И после каждой его инспекции начинались кадровые перемещения в
республике. Своих людей ставит на ключевые посты, даже оттер на вторые роли
Яллаева, министра внутренних дел, старого товарища Верховного, заменил на
Пирмашева. Хотя один другого стоит, тот пример, когда от перемены мест
слагаемых сумма не меняется; Анвар Абидович знал обоих хорошо: алчные,
жестокие люди.
"Может, в противовес им выпестовал Верховный Арипова и потому не отдал
его на растерзание Москве?" -- мелькнула неожиданная догадка. Рашидов --
человек дальновидный, мог предусмотреть и этот шанс: нужна узда и для МВД --
слишком большая власть у них на местах.
Нет, он ни в коем случае не должен поддерживать смуты и раздоры и
тянуть одеяло на себя прежде времени, как пытаются делать иные каратепинцы,
бухарцы, джизакцы и самые влиятельные "господа ташкентцы", ну и конечно,
Акмаль Арипов, который представляет не область и даже не род, клан, а самого
себя. "Я -- тимурид", -- говорит он тем, кто интересуется его родословной:
оттуда, мол, у меня тяга к власти, могуществу, богатству, и кровь меня не
страшит, а пьянит.
Надо бы всех вновь вернуть под знамена Верховного: мол, пусть, уходя,
он и назовет имя преемника -- вроде как справедливо и у каждого есть свой
шанс. Но Анвар-то Абидович знал, что в этом случае возможности у него
предпочтительные, и не только оттого, что более образован, родовит, доктор
наук, учился в столице, имеет прочные связи и выходы на Москву, а прежде
всего тем, что он ближе всех Верховному по духу, -- в этом Тилляходжаев не
сомневался.
Серьезные мысли гложут душу Наполеона, он забывает и про секс-фильм,
который не досмотрел, и про Шарофат, и про аппетитный ужин, что специально
готовится для него, и даже про золото полковника Нурматова, в чьей роскошной
постели он удобно расположился. И опять всплывает в памяти, вроде как
некстати, Пулат Муминович. "Как с ним все-таки поступить?" -- впервые
всерьез задумывается Анвар Абидович. И вдруг думает, что неплохо бы
использовать авторитет, уважение в народе в своих целях: например,
предложить Махмудова Верховному -- тот, наверное, сумеет определить место
человеку, не погрязшему в воровстве и бесчестии, порою нужны и такие люди.

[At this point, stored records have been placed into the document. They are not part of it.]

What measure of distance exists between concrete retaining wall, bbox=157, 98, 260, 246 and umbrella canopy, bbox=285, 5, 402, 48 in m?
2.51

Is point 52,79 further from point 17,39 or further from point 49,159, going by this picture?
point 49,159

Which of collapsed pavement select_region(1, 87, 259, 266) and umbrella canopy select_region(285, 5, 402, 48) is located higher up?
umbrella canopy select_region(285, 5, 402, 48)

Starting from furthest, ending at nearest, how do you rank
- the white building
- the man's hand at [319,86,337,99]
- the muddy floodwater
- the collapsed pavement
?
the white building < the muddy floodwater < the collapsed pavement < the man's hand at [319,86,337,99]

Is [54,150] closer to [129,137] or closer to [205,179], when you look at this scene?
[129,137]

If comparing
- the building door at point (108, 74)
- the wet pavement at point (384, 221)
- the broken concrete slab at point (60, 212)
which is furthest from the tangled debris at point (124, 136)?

И вспоминается ему долгий зимний вечер в Москве в здании узбекского
представительства, где он провел приятные часы наедине с Верховным, -- тогда
он уже заканчивал аспирантуру и рвался домой.
Сейчас он не помнит, по какому же поводу первый высказал такую вот
мысль, да это и несущественно, важно, что она теперь оказалась к месту и,
считай, спасла Пулата Муминовича от тюрьмы.